Continue the workshop summary on machine learning for autonomous space applications, picking up after its final sentence.
>> Begin Source extract
Machine Learning Technologies for Autonomous Space Applications Workshop Summary

The ICML-2003 workshop on machine learning technologies for autonomous space applications, held on Aug 21 2003, brought together researchers from machine learning, space science, and mission development for a day of rich presentations, discussion, and brainstorming on the role of machine learning in autonomous space exploration.

Workshop Goals and What We Expected

When the organizers conceived of this workshop, we expected (and hoped for) a variety of ideas, issues, and a diverse set of attendees. In general, it seems that our hopes were fulfilled, but they day also held some surprises.

The organizing committee's initial thoughts concerned the technical and social issues that need to be solved to make machine learning (ML) a fieldable technology for autonomous space applications. On the technical side, we envisioned the types of autonomy challenges that arise for different mission profiles -- planetary orbiters, deep space probes, rovers, in-atmosphere flying/gliding/balloning explorers, etc. Some of these require very little autonomy for long periods, followed by short periods of quick decision-making, while others operate continuously in a complex and uncertain environment. We recognized that bandwidth and latency are key problems, leading us to identify robust and efficient communication as the "killer application" for ML in spacecraft. As missions get more complex, more instrumented, longer duration, and further from Earth, our relative degree of direct control and return of data will diminish. We also identified verification/validation of ML algorithms as a key area for performance and acceptance. Finally, we were interested in the gaps between the current theory/practice of ML and the kinds of high-reliability requirements that are necessary for space technologies. We hoped for input from other communities where high-reliability is essential.

From the social perspective, we realized that often overcoming skepticism is one of the largest barriers to fielding a new technology, especially in a high cost-of-failure situation like space exploration. We were interested in issues of how to gain acceptance for ML technologies in space missions, including methods for verification/validation, levels of assurance, and, perhaps most importantly, ideas for bridging communities and feedback on the key concerns of mission planners.

Finally, our greatest hope was for an involved and highly participatory workshop with plenty of discussion and good feedback.
>> End Source extract
>> Begin Data lines
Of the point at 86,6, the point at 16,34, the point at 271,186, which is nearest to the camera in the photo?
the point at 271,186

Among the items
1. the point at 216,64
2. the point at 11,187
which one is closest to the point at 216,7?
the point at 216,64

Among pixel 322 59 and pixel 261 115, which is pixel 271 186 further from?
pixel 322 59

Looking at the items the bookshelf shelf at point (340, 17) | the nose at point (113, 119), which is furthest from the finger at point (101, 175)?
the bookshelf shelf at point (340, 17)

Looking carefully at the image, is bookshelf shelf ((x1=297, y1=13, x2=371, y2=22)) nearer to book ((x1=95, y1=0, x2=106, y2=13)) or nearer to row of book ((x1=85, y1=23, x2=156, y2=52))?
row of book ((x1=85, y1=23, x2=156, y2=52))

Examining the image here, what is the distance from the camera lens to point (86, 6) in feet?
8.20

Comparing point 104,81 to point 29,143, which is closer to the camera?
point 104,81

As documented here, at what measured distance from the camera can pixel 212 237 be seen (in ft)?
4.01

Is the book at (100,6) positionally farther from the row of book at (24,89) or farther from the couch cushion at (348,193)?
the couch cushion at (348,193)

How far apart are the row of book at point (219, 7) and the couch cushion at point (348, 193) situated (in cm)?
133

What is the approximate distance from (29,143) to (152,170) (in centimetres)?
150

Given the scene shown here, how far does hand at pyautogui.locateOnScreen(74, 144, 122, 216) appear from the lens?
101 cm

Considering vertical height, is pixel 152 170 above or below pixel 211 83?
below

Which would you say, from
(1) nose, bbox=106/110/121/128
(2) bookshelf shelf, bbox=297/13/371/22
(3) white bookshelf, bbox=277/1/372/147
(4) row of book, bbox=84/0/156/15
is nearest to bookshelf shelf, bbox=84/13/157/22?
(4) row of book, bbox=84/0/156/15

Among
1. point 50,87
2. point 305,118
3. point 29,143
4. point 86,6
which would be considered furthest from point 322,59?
>> End Data lines
### The result
Lessons Learned: Consensus and Surprises

Many of our expectations were amply fulfilled on the day of the workshop itself. The workshop had a diverse group of attendees who brought excellent ideas and discussions to the workshop. The brainstorming activity on ML technologies for the Mars rover seemed to generate excitement and produced a number of good insights. Workshop attendees contributed great background information on current technology and its capabilities and weaknesses (much of which is discussed in the contributed papers, also available on this web site).

Far more important than the fulfilled expectations, though, were the insights and revelations that the organizers had not expected. In particular:

• In spite of the diversity of mission profiles, they largely have the same concerns: science return, spacecraft safety, efficient use of bandwidth, and resource constraints.
• Resource constraints, in fact, were a leading issue throughout the day. Not only the bandwidth/latency constraints that we had foreseen, but also severe limitations on power consumption, processing cycles, movement, and sensory system bandwidth.
• Risk aversion. While bandwidth/latency may be the killer application for ML, risk is the killer barrier. Not only are mission engineers unwilling to risk a hundred-million-dollar-plus spacecraft to an adaptive control mechanism, but mission scientists are even more unwilling to risk photo imagery and sensor data to an on-board decision process. When you're limited to less than 10 megapixels of data transmission per day, you become very concerned about losing even a fraction of that! Given that the primary purpose of virtually all interplanetary and deep-space missions is science return, it is not surprising that the data transmission needs are foremost.

  It was repeatedly emphasized that overcoming this risk aversion comes down to establishing dialog between the ML designers and the mission planners/scientists and that, above all, the ML designers must meet the mission scientists' needs and not vice versa. It is not adequate to present the kinds of results that are traditionally taken as proof in ML -- theoretical bounds on convergence coupled with empirical learning curves on (often synthetic) data. ML will have to prove itself under much more stringent conditions.

• Workshop participants generally agreed that ML algorithms are almost certainly not ready for the prime-time of spacecraft control. It may be possible, now, to learn control strategies offline (e.g., in simulation and in terrestrial analog hardware) and to embed a fixed, final learned policy in the spacecraft. But our reinforcement learning algorithms are not robust and stable enough to be relied upon in an online learning context. Much work remains to be done on theoretical and empirical assurances of learning rate, performance, and safety.
• The general consensus was that the key to successful ML application in this area is a phased approach and a careful choice of applications. ML designers should strive for their algorithms to not be mission enabling (i.e., on the critical path for mission success).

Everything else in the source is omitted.